Me dejo caer en el asiento con un suspiro. Entonces recuerdo que me adjuntó un enlace de YouTube en su correo y que no lo abrí. Me dijo que se trataba de una canción que le descubrió un compañero de trabajo y que le gustaba mucho. Saco el móvil de mi bolso y accedo a Gmail. Rebusco entre un montón de mensajes publicitarios hasta encontrar el de Germán. Entro en el enlace y subo el volumen.
Se trata de una canción titulada To Build a Home de un grupo llamado The Cinematic Orchestra. No la conozco, pero en cuanto empieza a sonar el corazón me palpita con la melodía y luego con cada una de las frases del cantante. «There is a house built out of stone. Wooden floors, walls and window sills. Tables and chairs worn by all of the dust. This is a place where I don’t feel alone. This is a place where I feel at home. And I built a home for you, for me. Until it disappeared from me, from you. And now, it’s time to leave and turn to dust». («Hay una casa construida de piedra. Suelos de madera, paredes y marcos de las ventanas. Mesas y sillas cubiertas de polvo. Es un lugar donde no me siento solo. Es un lugar donde me siento como en casa. Y construí un hogar para ti, para mí. Hasta que desapareció de mí, de ti. Y ahora es tiempo de irse y convertirse en polvo»).
Cuando termino de escucharla tengo un nudo en la garganta. Ese tipo de nudos que te duelen tanto porque estás aguantando las lágrimas. Al final, las dejo salir. Supongo que Germán se siente identificado con esta canción. Tiempo atrás habría pensado que me la enviaba para molestarme, pero ahora sé que ha cambiado —en realidad, todos lo hemos hecho y para bien— y que tan sólo ha querido compartirla conmigo porque sabía que me gustaría.

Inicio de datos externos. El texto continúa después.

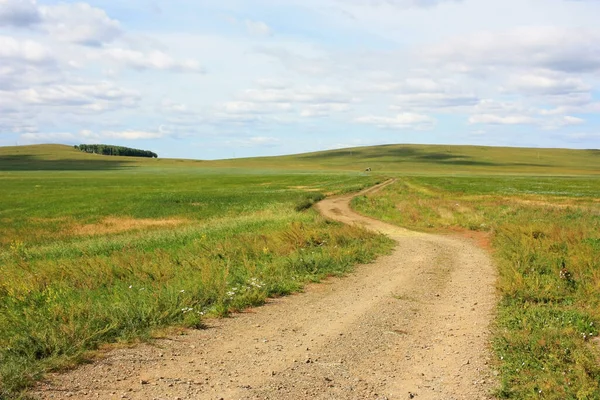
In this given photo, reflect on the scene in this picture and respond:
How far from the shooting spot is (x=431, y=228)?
28.4 meters

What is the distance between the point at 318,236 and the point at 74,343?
13.2m

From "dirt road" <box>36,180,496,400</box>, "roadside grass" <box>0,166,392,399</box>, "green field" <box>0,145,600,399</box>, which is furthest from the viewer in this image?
"roadside grass" <box>0,166,392,399</box>

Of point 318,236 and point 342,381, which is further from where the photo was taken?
point 318,236

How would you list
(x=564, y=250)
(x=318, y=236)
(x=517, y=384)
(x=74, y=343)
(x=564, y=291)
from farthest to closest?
(x=318, y=236) → (x=564, y=250) → (x=564, y=291) → (x=74, y=343) → (x=517, y=384)

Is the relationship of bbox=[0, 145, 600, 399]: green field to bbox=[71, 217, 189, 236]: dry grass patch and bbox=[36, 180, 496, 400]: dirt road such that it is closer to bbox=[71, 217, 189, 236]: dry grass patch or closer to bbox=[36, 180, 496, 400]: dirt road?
bbox=[36, 180, 496, 400]: dirt road

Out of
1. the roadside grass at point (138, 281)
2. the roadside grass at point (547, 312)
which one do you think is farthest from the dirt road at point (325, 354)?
the roadside grass at point (138, 281)

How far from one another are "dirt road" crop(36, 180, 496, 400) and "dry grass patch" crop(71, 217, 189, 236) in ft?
80.8

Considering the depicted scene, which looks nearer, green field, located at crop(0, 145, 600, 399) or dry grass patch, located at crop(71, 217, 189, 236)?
green field, located at crop(0, 145, 600, 399)

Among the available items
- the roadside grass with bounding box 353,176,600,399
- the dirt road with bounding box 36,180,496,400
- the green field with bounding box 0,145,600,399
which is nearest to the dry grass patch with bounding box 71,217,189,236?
the green field with bounding box 0,145,600,399

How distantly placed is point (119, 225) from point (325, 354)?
3158 centimetres

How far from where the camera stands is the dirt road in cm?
722

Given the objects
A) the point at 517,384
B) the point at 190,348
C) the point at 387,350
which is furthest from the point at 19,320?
the point at 517,384

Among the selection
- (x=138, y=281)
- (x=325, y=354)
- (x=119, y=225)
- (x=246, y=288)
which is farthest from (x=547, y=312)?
(x=119, y=225)

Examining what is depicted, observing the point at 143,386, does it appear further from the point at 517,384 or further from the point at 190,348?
the point at 517,384
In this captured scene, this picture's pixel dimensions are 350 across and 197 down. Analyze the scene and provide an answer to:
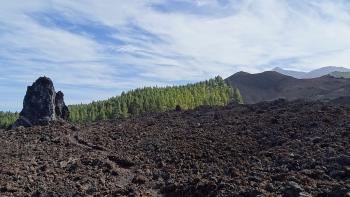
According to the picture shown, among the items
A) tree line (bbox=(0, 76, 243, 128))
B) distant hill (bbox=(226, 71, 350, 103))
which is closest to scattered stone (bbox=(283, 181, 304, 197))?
tree line (bbox=(0, 76, 243, 128))

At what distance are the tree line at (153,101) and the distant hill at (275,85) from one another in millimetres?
29101

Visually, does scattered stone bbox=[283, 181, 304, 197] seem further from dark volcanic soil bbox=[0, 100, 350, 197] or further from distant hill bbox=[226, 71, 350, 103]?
distant hill bbox=[226, 71, 350, 103]

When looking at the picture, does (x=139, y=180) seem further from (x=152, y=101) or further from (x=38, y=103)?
(x=152, y=101)

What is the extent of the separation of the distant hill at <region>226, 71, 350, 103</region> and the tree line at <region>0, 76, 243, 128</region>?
26.4 m

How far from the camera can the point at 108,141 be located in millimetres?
20531

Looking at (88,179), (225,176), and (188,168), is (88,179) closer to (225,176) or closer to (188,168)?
A: (188,168)

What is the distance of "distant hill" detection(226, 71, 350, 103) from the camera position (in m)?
111

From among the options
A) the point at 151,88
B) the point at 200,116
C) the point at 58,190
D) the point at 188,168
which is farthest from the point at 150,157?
the point at 151,88

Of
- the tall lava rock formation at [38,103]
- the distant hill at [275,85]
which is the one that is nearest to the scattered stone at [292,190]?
the tall lava rock formation at [38,103]

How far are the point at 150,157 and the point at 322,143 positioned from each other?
603 cm

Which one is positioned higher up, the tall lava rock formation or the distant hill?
the distant hill

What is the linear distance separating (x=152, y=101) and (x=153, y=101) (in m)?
0.15

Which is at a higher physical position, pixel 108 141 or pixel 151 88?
pixel 151 88

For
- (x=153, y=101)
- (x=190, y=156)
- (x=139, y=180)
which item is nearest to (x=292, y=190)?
(x=139, y=180)
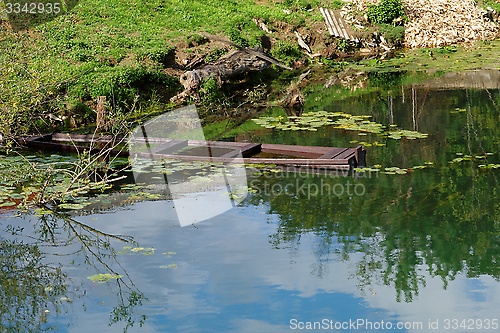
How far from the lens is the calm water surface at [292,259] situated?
566cm

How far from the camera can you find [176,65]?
16.0 meters

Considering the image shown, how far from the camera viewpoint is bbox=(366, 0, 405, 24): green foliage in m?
21.0

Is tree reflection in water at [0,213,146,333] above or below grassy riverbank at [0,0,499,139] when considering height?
below

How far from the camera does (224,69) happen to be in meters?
15.6

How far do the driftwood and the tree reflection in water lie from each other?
23.2 ft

Mientras conduzco la escucho una vez más. Ya no lloro, ahora sonrío. Germán y yo construimos un hogar que desapareció y que tiempo después intentamos reconstruir sin lograrlo. Pero, al fin y al cabo, luchamos por ello y, de todo eso, nos quedarán tantas cosas buenas que no puedo evitar sentirme bien. Tal como dice la canción, ya es momento de abandonar ese hogar, de ser polvo y volar libres hacia nuestras nuevas vidas.
He conseguido hacer lo que Héctor me aconsejó: reconciliarme con Germán y, por fin, conmigo misma.